(Work instruction A):
In the passage on reinforcement learning, by what score did AlphaGo defeat Lee Sedol?
(Work instruction B):
Reproduce the passage on reinforcement learning between "In 2017, DeepMind's" and "human grand masters.", inclusive.

(Text):
Читать книгу The Innovation Ultimatum - Steve Brown - Страница 37

Some challenges—optimizing a system with many variables or programming a robot to walk on two legs—are too difficult, too complicated, or too laborious to tackle with traditional computers. AI solves some of these tricky problems using a technique called reinforcement learning.

Reinforcement learning is a branch of machine learning that uses a system of digital rewards and punishments as part of its training process. Reinforcement learning systems solve previously intractable problems through an iterative process of experimentation. The AI tries a range of strategies and learns the best way to approach a problem through an intelligent form of trial and error. It's like harnessing digital evolution.

Reinforcement learning teaches computers to perform complex optimizations, control complex equipment, and to play games really, really well. In 2018, researchers trained an AI to play the classic Sega console game, Sonic the Hedgehog. Sonic has two simple controls: run and jump. An AI was trained with the video game display as input and the game controls as the output. In reinforcement learning, AIs have an additional input known as a reward function. As the AI trains it tries to optimize the reward function. Game points increase the reward, and the reward decreases substantially if Sonic loses a life. At first, the AI plays terribly. Over time, the AI optimizes its model to run and jump at just the right moment, score maximum points, and keep the adorable blue hedgehog alive. The AI does not learn based on simple timing; it learns from what is happening on the screen, so it can succeed on game levels it has not seen before.

The most regularly cited example of reinforcement learning is DeepMind's AlphaGo system. DeepMind, a subsidiary of Alphabet, built AlphaGo to play the ancient Chinese game of Go. Winning strategies for Go are opaque; even grand masters can't always describe why they choose some of the moves they make—they say the move just “feels right.” There are more possible configurations for pieces on a Go game board than there are atoms in the universe. To build a machine that understands the nuances and subtle strategies of this complex game is a monumental challenge.

AlphaGo was not taught game strategies. It developed its own strategies through observation of many human versus human games. In March 2016, AlphaGo played 18-times world champion Lee Sedol, the best (human) Go player in the world. AlphaGo beat the legendary player, four games to one. To win, AlphaGo deployed several new strategies that went against hundreds of years of received wisdom among expert players. By observing AlphaGo's approach, human players have improved their play. This story offers an important lesson. Rather than consider AI a threat to our unique humanity and our value within the workplace, we might instead think of AI as a sophisticated partner, one that boosts our skills and that ultimately elevates our humanity.

In 2017, DeepMind's next machine, named AlphaGo Zero, became a master Go player by playing millions of games against itself inside a simulation. It developed game strategies through practice rather than by observing human play. AlphaGo Zero now thrashes the original AlphaGo machine and is unassailable by all human grand masters.

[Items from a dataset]

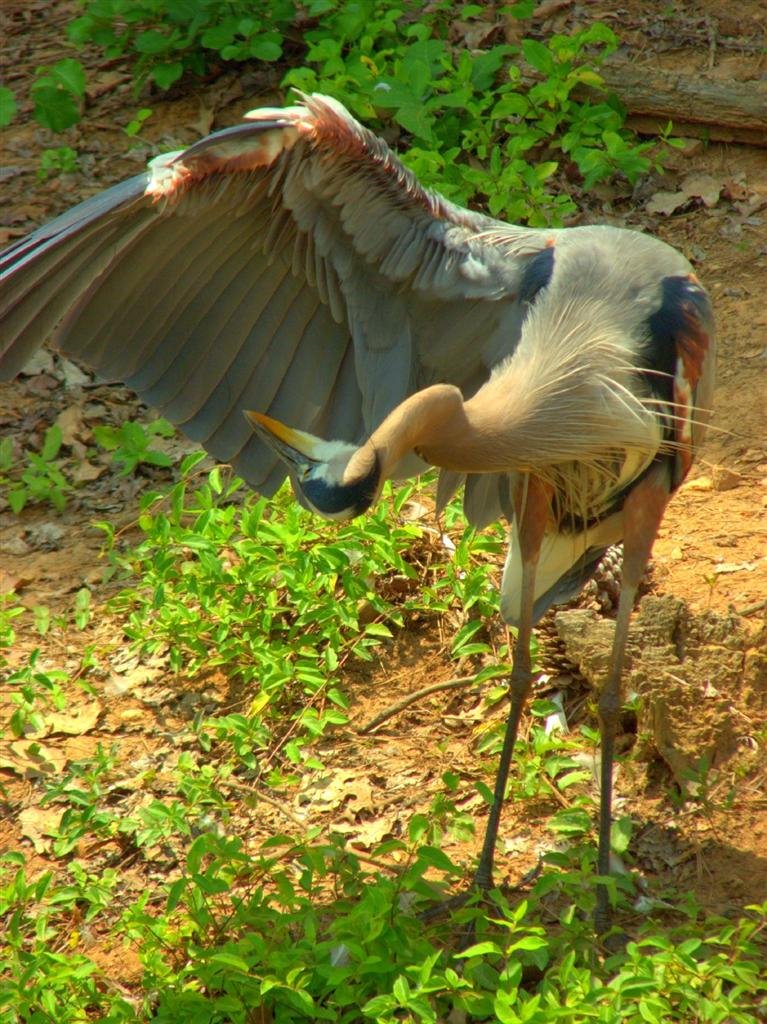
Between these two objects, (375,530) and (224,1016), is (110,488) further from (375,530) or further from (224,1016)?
(224,1016)

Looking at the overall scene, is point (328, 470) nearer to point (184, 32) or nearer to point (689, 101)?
point (689, 101)

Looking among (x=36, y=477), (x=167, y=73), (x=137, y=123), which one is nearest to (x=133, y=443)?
(x=36, y=477)

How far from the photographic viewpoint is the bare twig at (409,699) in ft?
14.6

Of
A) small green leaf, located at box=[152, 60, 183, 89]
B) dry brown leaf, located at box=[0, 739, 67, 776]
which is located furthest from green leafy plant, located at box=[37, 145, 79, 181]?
dry brown leaf, located at box=[0, 739, 67, 776]

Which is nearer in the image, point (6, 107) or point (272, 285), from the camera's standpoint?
point (272, 285)

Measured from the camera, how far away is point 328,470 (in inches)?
125

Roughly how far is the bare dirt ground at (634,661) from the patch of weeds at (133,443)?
3.4 inches

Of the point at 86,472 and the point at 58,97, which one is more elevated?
the point at 58,97

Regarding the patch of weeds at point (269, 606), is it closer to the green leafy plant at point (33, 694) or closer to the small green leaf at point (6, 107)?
the green leafy plant at point (33, 694)

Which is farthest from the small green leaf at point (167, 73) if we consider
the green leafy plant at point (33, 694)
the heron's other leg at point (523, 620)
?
the heron's other leg at point (523, 620)

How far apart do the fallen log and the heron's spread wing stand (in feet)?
9.97

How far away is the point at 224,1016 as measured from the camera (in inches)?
129

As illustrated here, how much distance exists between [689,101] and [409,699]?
3.81 metres

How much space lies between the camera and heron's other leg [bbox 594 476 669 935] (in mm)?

(Exercise solution A):
Four games to one.

(Exercise solution B):
In 2017, DeepMind's next machine, named AlphaGo Zero, became a master Go player by playing millions of games against itself inside a simulation. It developed game strategies through practice rather than by observing human play. AlphaGo Zero now thrashes the original AlphaGo machine and is unassailable by all human grand masters.